Food News

Caffe Abbracci Owner Nino Pernetti Has Been Its Driving Force for 30 Years

Caffe Abbracci's Nino Pernetti
Lynn Parks
Caffe Abbracci's Nino Pernetti
Ask anyone in Coral Gables for a restaurant recommendation, and chances are Caffe Abbracci will be at the top of the list. Known for its Northern Italian specialties and topnotch service, the Italian eatery is turning 30 this month.

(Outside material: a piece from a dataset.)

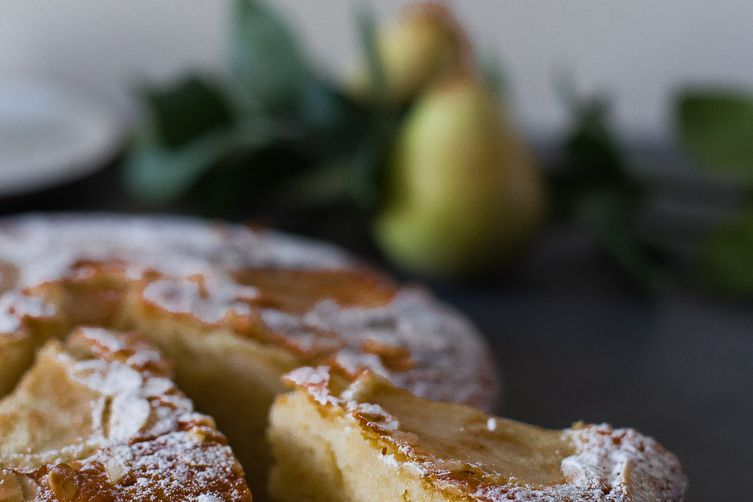 Yogurt pear cardamom cake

How does a restaurant keep its status as one of Miami's best-loved culinary destinations?

It treats its staff and all who visit the restaurant like family, according to Caffe Abbracci's founder and owner, Nino Pernetti. "I look after my restaurant like it's a 2-year-old toddler," he says.

Since opening Caffe Abbracci in 1989, Pernetti has walked the dining room daily, getting to know his customers and ensuring his staff extends the same respect and warmth to regular guests and celebrities alike. When Robert Redford visited for the first time, Pernetti greeted him like a friend: "I'm finally glad the man who everyone says looks like me is here." He said that greeting prompted a loud laugh from of one of his favorite actors.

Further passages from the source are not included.